Um den Fall Christian Klar wabert ein Anspruch der Gesellschaft auf Reumütigkeit des Täters, wie er bei Gewaltverbrechen vorher noch nicht erhoben wurde. Meistens begnügt sich die Justiz bei der Freilassung eines Häftlings mit dem Nachweis guter Führung, mit einer Distanz, die der Täter nach vielen Jahren im Gefängnis automatisch eingenommen hat, und damit, dass er in Zukunft keine Gefahr mehr darstellt. Explizite Reue wird nicht verlangt. Dieses Ansinnen wäre unrealistisch, denn es würde die Täter und die Behörden überfordern. Entscheidend bleibt: Der Staat muss per Gesetz kriminelles Fehlverhalten ahnden, aber er darf sich niemals das Recht auf Gehirnwäsche herausnehmen.
Jürgen Vietor, heute 66-jähriger Co-Pilot der nach Mogadischu entführten ‘Landshut’, gibt mit einer unsäglich moralisierenden Geste sein Bundesverdienstkreuz zurück.
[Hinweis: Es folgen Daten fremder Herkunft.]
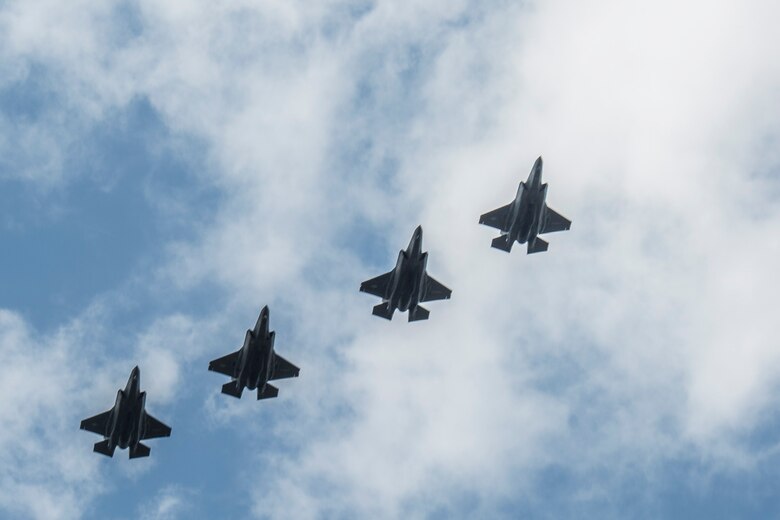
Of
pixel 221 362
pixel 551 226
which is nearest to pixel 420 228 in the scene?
pixel 551 226

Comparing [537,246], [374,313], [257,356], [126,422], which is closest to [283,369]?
[257,356]

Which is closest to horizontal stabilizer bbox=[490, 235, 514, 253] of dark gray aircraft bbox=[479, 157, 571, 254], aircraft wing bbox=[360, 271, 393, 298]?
dark gray aircraft bbox=[479, 157, 571, 254]

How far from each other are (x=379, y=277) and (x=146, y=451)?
73.4 ft

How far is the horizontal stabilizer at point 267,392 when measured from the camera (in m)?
93.2

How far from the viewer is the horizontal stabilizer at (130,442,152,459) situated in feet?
304

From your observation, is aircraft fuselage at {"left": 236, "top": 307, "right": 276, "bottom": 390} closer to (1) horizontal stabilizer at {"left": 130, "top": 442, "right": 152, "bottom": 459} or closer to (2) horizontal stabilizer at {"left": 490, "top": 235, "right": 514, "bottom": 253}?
(1) horizontal stabilizer at {"left": 130, "top": 442, "right": 152, "bottom": 459}

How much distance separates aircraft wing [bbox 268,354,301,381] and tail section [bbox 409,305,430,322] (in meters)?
9.90

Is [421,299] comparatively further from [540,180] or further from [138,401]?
[138,401]

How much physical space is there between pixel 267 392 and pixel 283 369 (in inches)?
121

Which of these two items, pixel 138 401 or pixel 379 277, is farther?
pixel 379 277

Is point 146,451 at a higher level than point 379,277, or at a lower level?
lower

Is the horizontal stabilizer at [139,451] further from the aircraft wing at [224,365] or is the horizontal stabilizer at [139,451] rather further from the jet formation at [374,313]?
the aircraft wing at [224,365]

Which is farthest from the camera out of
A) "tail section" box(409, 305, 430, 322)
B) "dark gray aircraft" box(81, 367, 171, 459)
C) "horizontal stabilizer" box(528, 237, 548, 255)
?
"horizontal stabilizer" box(528, 237, 548, 255)

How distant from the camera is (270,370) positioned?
91.0 metres
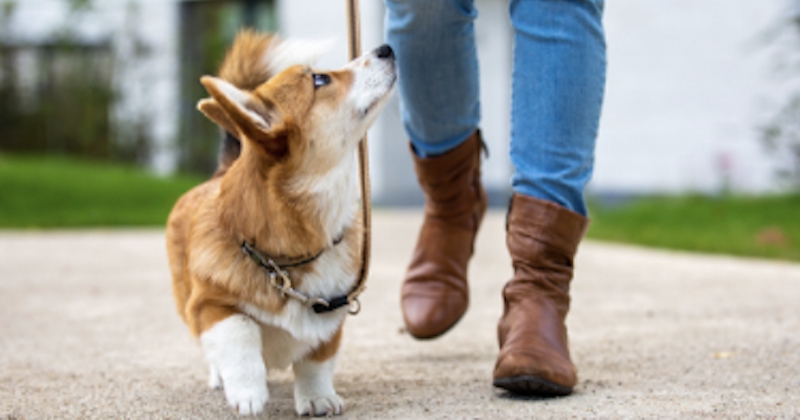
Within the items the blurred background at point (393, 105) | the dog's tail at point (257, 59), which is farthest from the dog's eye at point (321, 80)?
the blurred background at point (393, 105)

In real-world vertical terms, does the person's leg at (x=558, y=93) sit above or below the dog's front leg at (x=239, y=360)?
above

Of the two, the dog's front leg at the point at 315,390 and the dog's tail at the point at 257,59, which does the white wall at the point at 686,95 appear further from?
the dog's front leg at the point at 315,390

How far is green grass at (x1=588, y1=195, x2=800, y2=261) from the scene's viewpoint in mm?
5375

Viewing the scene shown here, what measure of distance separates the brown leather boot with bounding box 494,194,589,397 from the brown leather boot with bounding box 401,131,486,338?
1.17 ft

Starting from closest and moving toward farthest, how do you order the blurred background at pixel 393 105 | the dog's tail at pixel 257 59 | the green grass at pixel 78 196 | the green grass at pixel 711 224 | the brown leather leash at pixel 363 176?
the brown leather leash at pixel 363 176 < the dog's tail at pixel 257 59 < the green grass at pixel 711 224 < the green grass at pixel 78 196 < the blurred background at pixel 393 105

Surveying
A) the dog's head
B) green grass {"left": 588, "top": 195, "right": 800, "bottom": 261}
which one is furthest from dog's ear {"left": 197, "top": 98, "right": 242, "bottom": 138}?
green grass {"left": 588, "top": 195, "right": 800, "bottom": 261}

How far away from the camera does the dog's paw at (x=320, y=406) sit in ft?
6.39

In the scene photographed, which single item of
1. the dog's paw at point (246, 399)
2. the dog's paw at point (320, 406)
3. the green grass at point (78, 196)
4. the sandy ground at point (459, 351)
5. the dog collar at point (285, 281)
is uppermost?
the dog collar at point (285, 281)

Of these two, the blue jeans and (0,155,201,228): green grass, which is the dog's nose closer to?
the blue jeans

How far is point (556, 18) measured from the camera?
2.04 metres

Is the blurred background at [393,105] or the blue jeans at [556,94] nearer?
the blue jeans at [556,94]

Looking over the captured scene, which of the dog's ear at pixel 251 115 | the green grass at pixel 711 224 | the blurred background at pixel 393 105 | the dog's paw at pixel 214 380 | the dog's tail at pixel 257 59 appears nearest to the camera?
the dog's ear at pixel 251 115

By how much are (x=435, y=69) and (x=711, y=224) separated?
4.63 m

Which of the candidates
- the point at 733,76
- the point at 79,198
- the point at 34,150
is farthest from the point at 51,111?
the point at 733,76
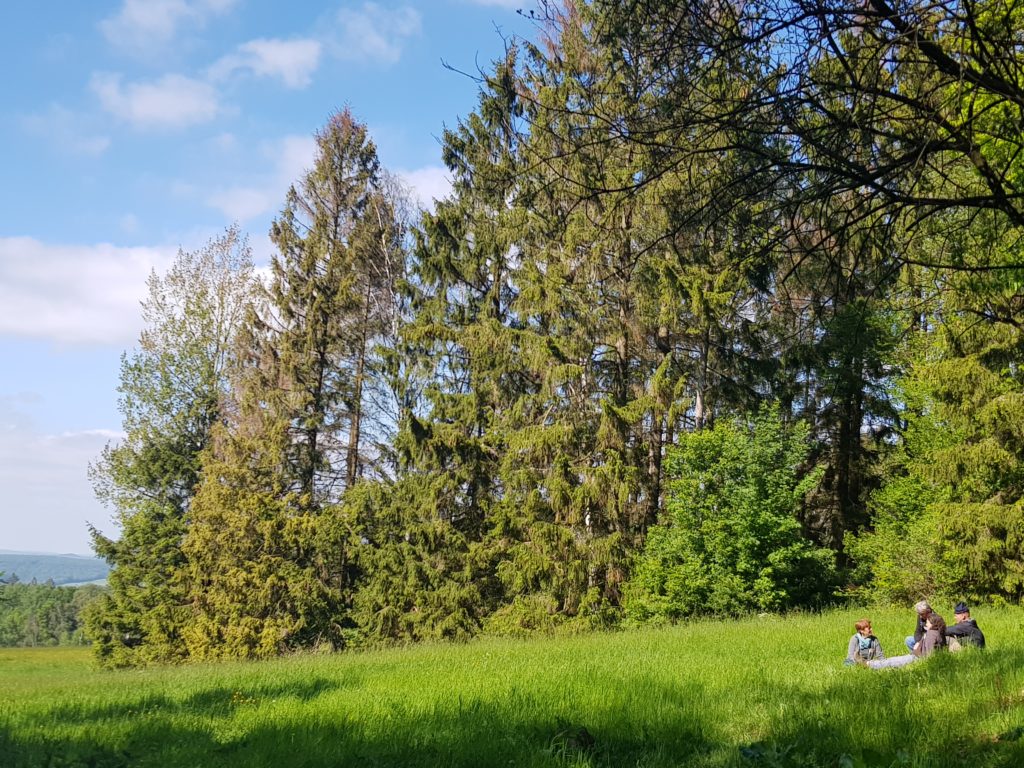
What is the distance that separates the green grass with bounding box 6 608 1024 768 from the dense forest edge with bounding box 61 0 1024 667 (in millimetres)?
7793

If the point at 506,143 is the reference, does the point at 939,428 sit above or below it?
below

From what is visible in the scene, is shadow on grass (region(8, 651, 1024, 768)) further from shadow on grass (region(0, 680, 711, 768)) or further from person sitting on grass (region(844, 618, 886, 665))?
person sitting on grass (region(844, 618, 886, 665))

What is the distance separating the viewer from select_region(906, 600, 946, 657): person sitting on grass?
31.6 feet

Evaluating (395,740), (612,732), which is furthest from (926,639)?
(395,740)

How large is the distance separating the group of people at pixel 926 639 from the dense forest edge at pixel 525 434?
18.4 feet

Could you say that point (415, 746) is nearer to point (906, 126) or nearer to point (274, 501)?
point (906, 126)

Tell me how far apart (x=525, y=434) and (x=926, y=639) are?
1424 centimetres

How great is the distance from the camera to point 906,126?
6.30m

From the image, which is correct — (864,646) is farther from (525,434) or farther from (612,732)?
(525,434)

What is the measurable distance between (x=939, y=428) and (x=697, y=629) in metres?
9.42

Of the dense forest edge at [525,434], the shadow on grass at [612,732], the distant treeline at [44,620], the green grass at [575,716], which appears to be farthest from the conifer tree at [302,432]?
the distant treeline at [44,620]

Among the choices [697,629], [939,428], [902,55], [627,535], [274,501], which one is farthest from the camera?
[274,501]

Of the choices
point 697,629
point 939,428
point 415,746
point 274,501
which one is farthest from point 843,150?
point 274,501

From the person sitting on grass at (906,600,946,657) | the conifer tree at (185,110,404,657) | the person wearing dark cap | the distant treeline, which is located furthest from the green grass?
the distant treeline
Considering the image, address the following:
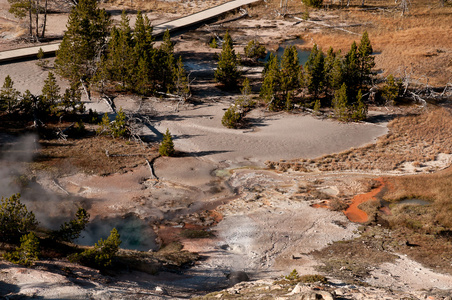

Er geht mit seiner Empörung über die Freilassung von Christian Klar hausieren und sonnt sich in bewundernden Kommentaren. Man hätte Klar per Sicherheitsverwahrung bis zu seinem Tod im Zuchthaus schmoren lassen müssen, deklamiert der selbsternannte Richter – und vergreift sich unwidersprochen an den Errungenschaften des humanen Strafrechts, das als Befreiung von der nationalsozialistischen Terror-Justiz zustande kam.
Christian Klar bleibt ein bekennender Staatsfeind. Seine Unbeugsamkeit können viele ebenso wenig ertragen wie seine fehlende Reue. Er hat für seine schlimmen Taten schwer gebüßt, doch er hat keine Buße getan. Das ist seine persönliche Angelegenheit und nicht justitiabel.